GraphSPARQL: A GraphQL interface for Linked Data

by Kevin Angele | 25 March 2021 | The Project

If you are a developer, you probably have already worked with or heard about SEO (Search Engine Optimization).
Nowadays, when optimizing websites for search engines, the focus is on annotating websites’ content so that search engines can easily extract and “understand” the content.
Annotating, in this case, is the representation of information presented on a website in a machine-understandable way by using a specific predefined structure.
Noteworthy, the structure must be understood by the search engines.
Therefore, in 2011 the four most prominent search engine providers Google, Microsoft, Yahoo!, and Yandex, founded Schema.org.
Schema.org provides patterns for the information you might want to annotate on your websites, including some examples.
Those examples allow web developers to get an idea of making the information on their website understandable by search engines.

Knowledge Graphs

Besides using the websites’ annotations to provide more precise results to the users, search engines use them to build so-called Knowledge Graphs.
Knowledge Graphs are huge semantic nets describing “things” and their connections between each other.

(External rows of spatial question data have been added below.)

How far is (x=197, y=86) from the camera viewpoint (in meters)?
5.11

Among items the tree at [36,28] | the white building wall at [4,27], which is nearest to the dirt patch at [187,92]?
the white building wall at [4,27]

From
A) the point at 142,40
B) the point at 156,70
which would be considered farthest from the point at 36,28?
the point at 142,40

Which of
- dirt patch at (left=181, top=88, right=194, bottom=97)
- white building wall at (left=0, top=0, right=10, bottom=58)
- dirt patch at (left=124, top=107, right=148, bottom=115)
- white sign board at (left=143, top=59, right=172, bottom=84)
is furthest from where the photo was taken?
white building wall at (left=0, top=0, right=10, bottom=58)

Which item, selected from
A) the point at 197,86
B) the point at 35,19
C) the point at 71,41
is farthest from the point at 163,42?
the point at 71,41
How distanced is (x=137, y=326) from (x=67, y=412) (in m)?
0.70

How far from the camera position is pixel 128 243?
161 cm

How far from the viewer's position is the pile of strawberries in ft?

Consider three “things”, i.e. three hiking trails “Auf dem Jakobsweg”, “Lofer – Auer Wiesen – Maybergklamm” and “Wandergolfrunde St. Martin” which are located in the region “Salzburger Saalachtal” (another “thing”). “Salzburger Saalachtal” is located in the state “Salzburg,” which is part of “Austria.” If we drew those connections on a sheet, we would end up with something that looks like the following.

This is just a small extract of a Knowledge Graph, but it shows pretty well how things are connected with each other. Search engine providers collect data from a vast amount of websites and connect the data with each other. Not only search engine providers are doing so but even more companies are building Knowledge Graphs. Also, you can build a Knowledge Graph based on your annotations, as they are a good starting point. Now you might think that the amount of data is not sufficient for a Knowledge Graph. It is essential to mention that you can connect your data with other data sources, i.e., link your data or import data from external sources. There exists a vast Linked Open Data Cloud providing linked data sets of different categories. Linked in this case means that the different data sets are connected via certain relationships. Open implies that everyone can use it and import it into its own Knowledge Graph.

An excellent use case for including data from the Linked Open Data Cloud is to integrate geodata. For example, as mentioned earlier, the Knowledge Graph should be built based on the annotations of hiking trails. Still, you don’t have concrete data on the cities, regions, and countries. Then, you could integrate geodata from the Linked Open Data Cloud, providing detailed information on cities, regions, and countries.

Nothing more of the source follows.